In a blog post published shortly after the WSJ piece, Moore attempted to clarify his intentions during the campaign, when he appeared to frequently rebuke not just Trump but those Christians who so enthusiastically aligned themselves with the brash businessman.

"I told them then, and I would tell anyone now, if that’s what you heard me say, that was not at all my intention, and I apologize," Moore wrote, responding to pastors who felt he was criticizing all Christians who voted for Trump.

It is worth noting that, according to exit polling, the margin among white evangelicals between Trump and Clinton was a staggering 81 percent to 16 percent in Trump's favor, the widest gap separating two candidates since 2004.

Regardless, Moore is remaining faithfully opposed to the president-elect. In a First Things essay in the Christian journal's January 2017 issue, the ERLC president argues, "The old-guard religious right political establishment normalized an awful candidate," further noting that religious conservatives were among the only demographic "willing to defend serious moral problems, in high-flying moral terms no less."

Moore's unflinching rejection of Trump has not gone over too well with many of his fellow leaders, including Liberty University President Jerry Falwell Jr., a big Trump supporter, who over the summer suggested Moore might be a "closet liberal" because he disapproves of the president-elect.

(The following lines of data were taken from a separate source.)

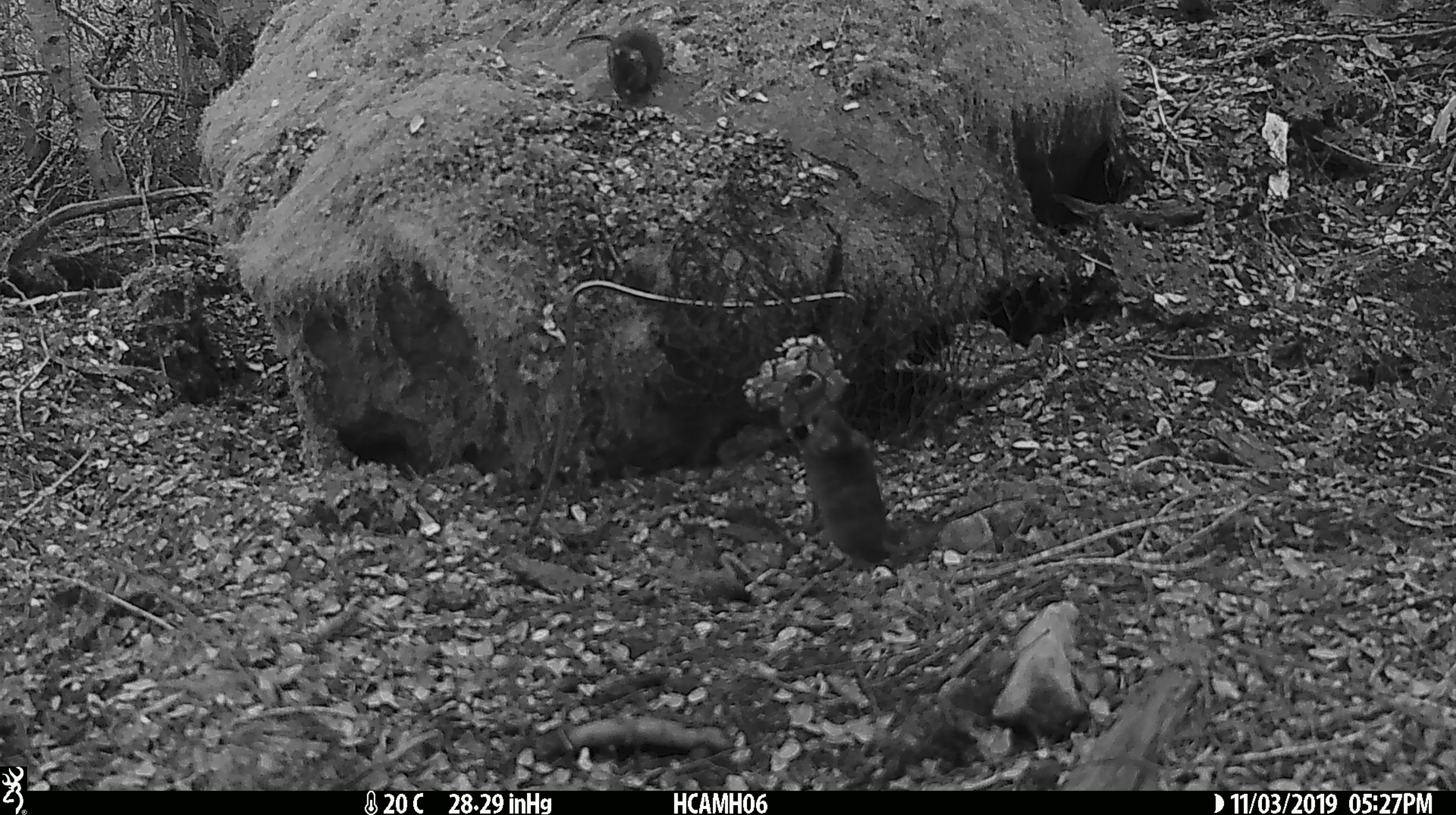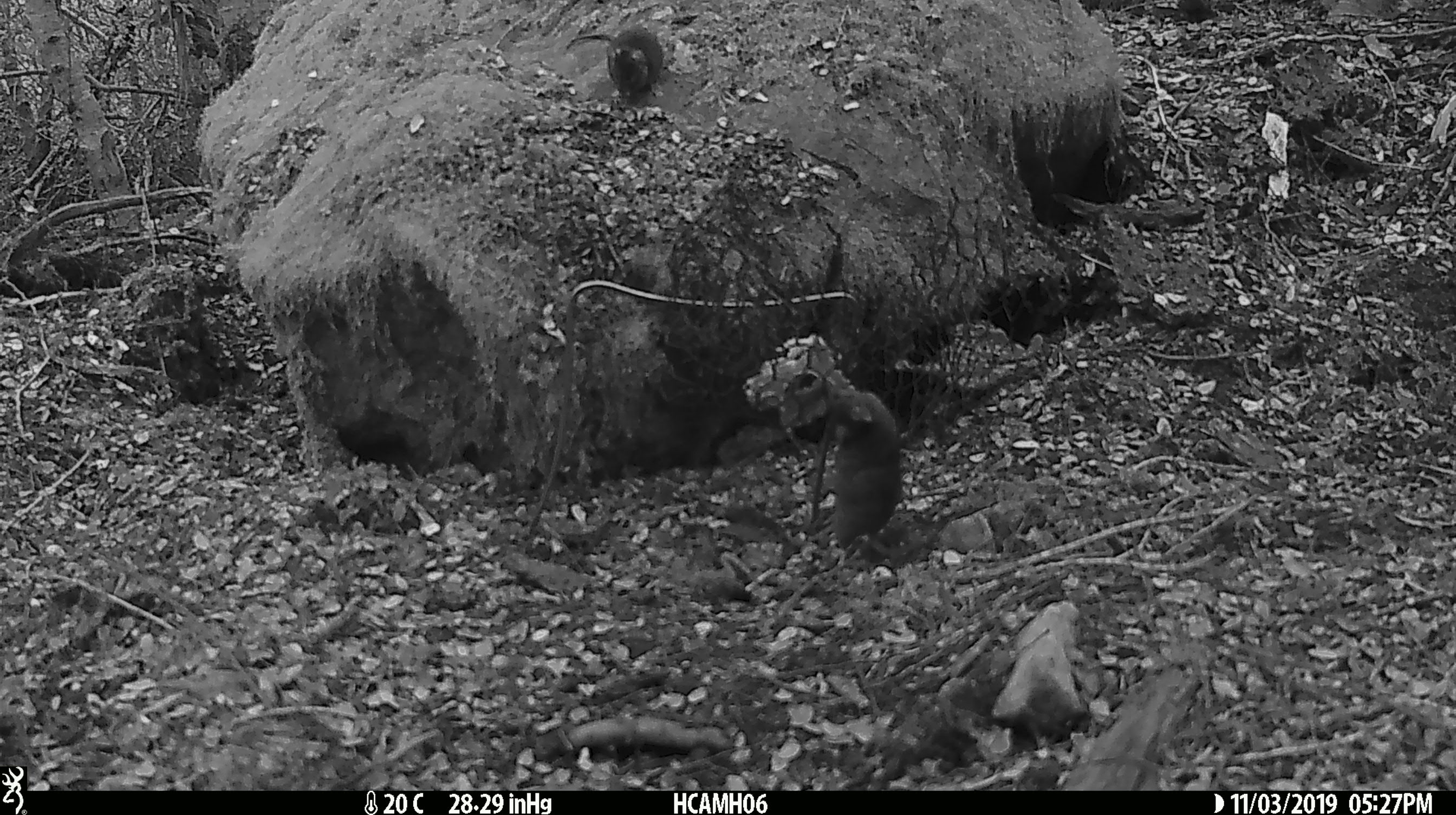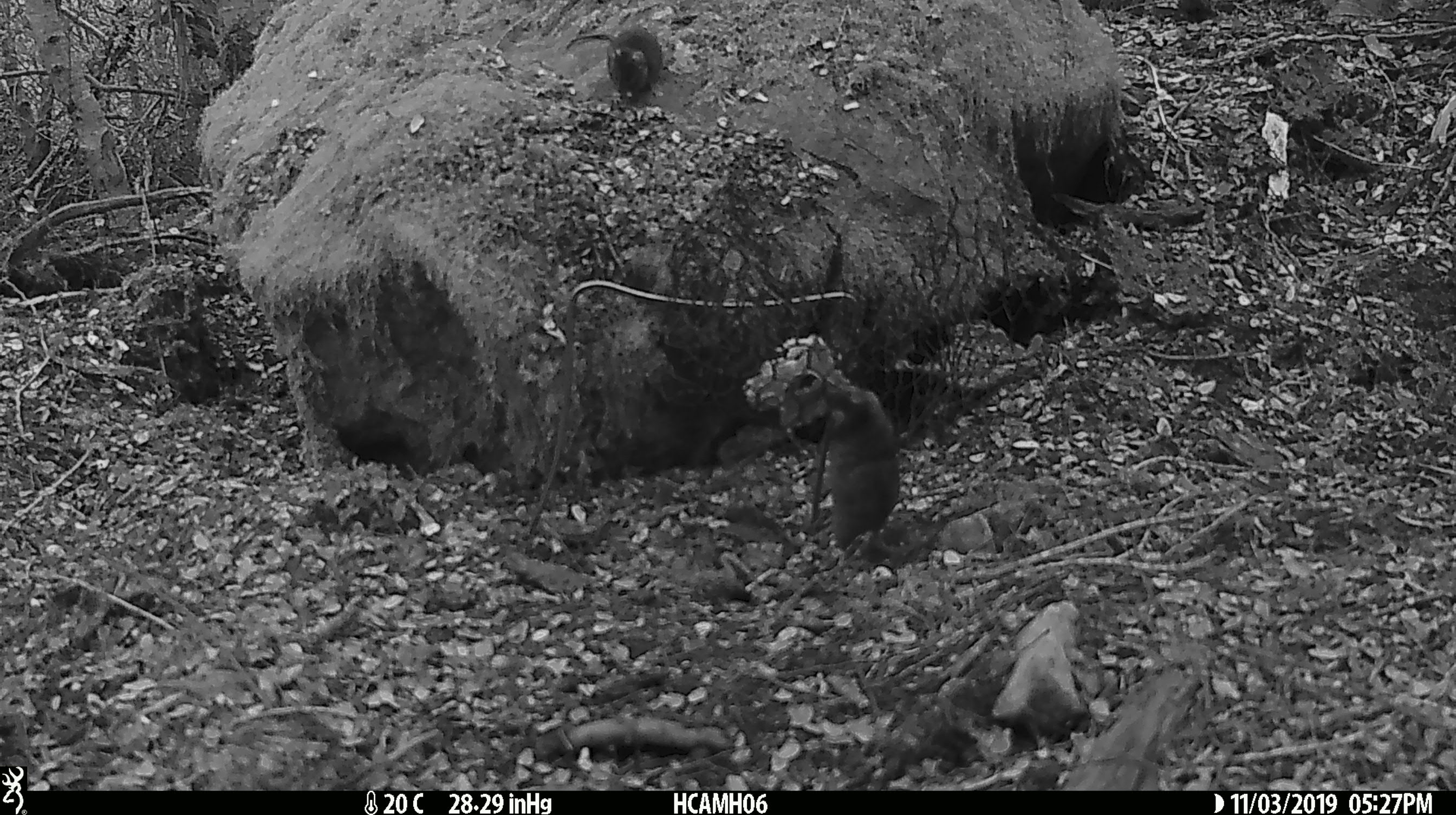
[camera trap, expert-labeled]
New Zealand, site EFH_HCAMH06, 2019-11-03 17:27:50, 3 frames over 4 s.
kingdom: Animalia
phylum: Chordata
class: Mammalia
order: Rodentia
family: Muridae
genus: Mus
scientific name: Mus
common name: mouse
Mouse (Mus).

But it has garnered the kudos of some younger evangelicals:

This stance won him some support, especially among younger evangelicals who are becoming more diverse and appeared to be turned off by the culture wars of their parents’ generation.

“Young Christians like me are craving authentic leadership, people willing to risk access in order to stay true to their goals,” said Ruth Malhotra, a 32-year-old Baptist and lifelong Republican who opposed Mr. Trump. She said Mr. Moore represented that conviction as well as anyone, adding she hoped voices like his “will become the leading voices."

For many Baptist leaders, their main beef is that Moore's bold positions on the imminent Trump administration may hurt their chances of currying favor in Washington, D.C., given the reality-TV-star-turned-politician has a lengthy history of using his famous Twitter account to make mountains out of mole-hill-sized criticisms.

But the truth is, many of the more red-blooded conservative leaders in the Southern Baptist community have had problems with Moore ever since he was elected to his post in 2013. Over the past few years, Moore, who holds deeply conservative views on issues like abortion and marriage, has sought to create a more compassionate image for the SBC, particularly when it comes to reaching out to ethnic minorities and the LGBT community.

Not everyone has appreciated Moore's shift, and his refusal to fall in line with Trump might be the final straw for some of his evangelical counterparts.